Brian Eno 2/1
Conceptually, spiritually, historically, and anagramatically, Brian Eno is the one. Brian Eno has probably had as much to do with the form and function of contemporary music as anybody, and his shadow falls large across all styles of music. He is the puppet master, a marvelous mandarin, able to move easily between the rarified air of the more arcane elements of 20th century music composition and theory and the blatantly populist arena of rock stars and commercial recordings. Although briefly attached to the fledging Roxy Music for their highly regarded first album, Eno soon struck off on his own and developed his uncanny ability to predict trends in music well before they became apparent to anybody else.
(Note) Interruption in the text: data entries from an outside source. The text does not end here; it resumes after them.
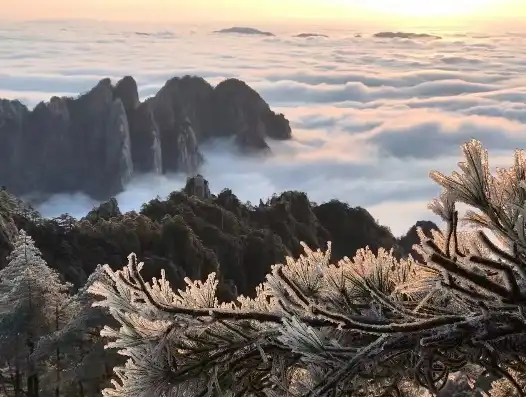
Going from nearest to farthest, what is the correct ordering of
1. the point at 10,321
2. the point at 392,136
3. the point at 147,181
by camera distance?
the point at 10,321, the point at 147,181, the point at 392,136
Although his own albums don’t sell particularly well (I’d be very surprised if any of his titles went silver, let alone gold or platinum), he wields enormous influence through his followers and collaborators. He is the godfather of ambient music coining the phrase as well as setting down a lot of the early ground rules and he has helped shape the sound and careers of musicians as diverse as Talking Heads, U2, Robert Fripp, Ultravox, and Devo.
The first thing to really strike the ear of young Eno, growing up in England, was the unearthly sounds of doo-wop groups that American sailors used to play and sing. The tight harmonies and unusual arrangements were so foreign to Brian that they inspired a curious mixture of elation and fear in him. He found himself free-falling his assumptions and expectations disintegrating beneath him, and it was a feeling that he would work the rest of his life to capture and duplicate.
He also had a strong affinity for machinery and had built up an impressive collection of faulty tape recorders by the time he was a teenager. He liked that they were faulty and never tried to get them fixed because he liked the random element that they brought to a project. In fact, he has stated that he never services any of his equipment because he likes the idiosyncratic elements that such chaos produces. And that, in a nutshell, is the essence of Brian Eno. He is less a musician than a systems designer in fact he proudly and emphatically refutes that he is a musician at all. He’s much more interested in process than product and many of his pieces are just the detritus left over after an interesting system has been put into place.
Curiously, in the 1960s in England, art school was a fertile place for bands to be born. John Lennon did time in an art school, key members of the Rolling Stones met at art school, and Brian Eno met some of the musicians that would later become Roxy Music at an art school (later disciples Talking Heads also met at art school the Rhode Island School of Design). While working on some early material, Bryan Ferry and Phil Manzanera and other members of the fledging group invited Eno to help out in the studio. He got such interesting sounds out of an old synthesizer that was lying around that the band hired him on the spot. Soon he was wearing a dress and flamboyant make-up and taking the stage with his arsenal of synthetic sound. But the band started getting too polished and professional too controlled and Eno went looking for greener pastures.
Over the next few years he released four solo albums, each one split between rock songs and instrumentals. Although popular with critics and, especially, other musicians, the albums never caught on with a larger public. The music was too cerebral, too intellectual to really crack the Top 40, but the punks and the new wavers were paying close attention. Those albums are interesting from an historical point of view, but are not my favorite Eno efforts. It was after the release of his Before and After Science album, when he abandoned the so-called “idiot energy” of his rock songs and started focusing more on instrumentals and sound-producing processes that he really came into his own.
In addition to his affiliation with the popular music crowd, he also had a deep and abiding interest in more experimental/academic music. Inspired by John Cage’s book Silence, Eno began incorporating chance elements into his work, whether it be the i ching or his more personal form of arbitrariness, the Oblique Strategies.
In conversations with painter Peter Schmidt, Eno discovered that they had much in common in the way they worked particularly when stuck on some problem. Each of them had come up with a number of little tricks or triggers for helping them get unstuck, for helping them think outside the box, if you’ll excuse a hoary cliché. Together, they drew up a list of about 100 maxims for getting you out of jams and wrote each one on a card. The idea, then, was to wait until you were stuck on some creative project. Then you’d pick up the deck and shuffle it while thinking about your problem (much like a Tarot deck), and draw one card out of the deck. The pronouncements ranged from proscriptive (repetition is a form of change) to abstract (rain), and you were supposed to try to apply this new direction in your work, no matter how obtuse or irrelevant it seemed. They published a small set of these cards and sold them to others who might be interested. When Peter Schmidt died, Eno took them off the market.
I had heard about the Oblique Strategies for years and despaired that I would ever find a copy. I mentioned this one day to my friend Ramon, and he nodded his head enigmatically and said he’d see what he could do.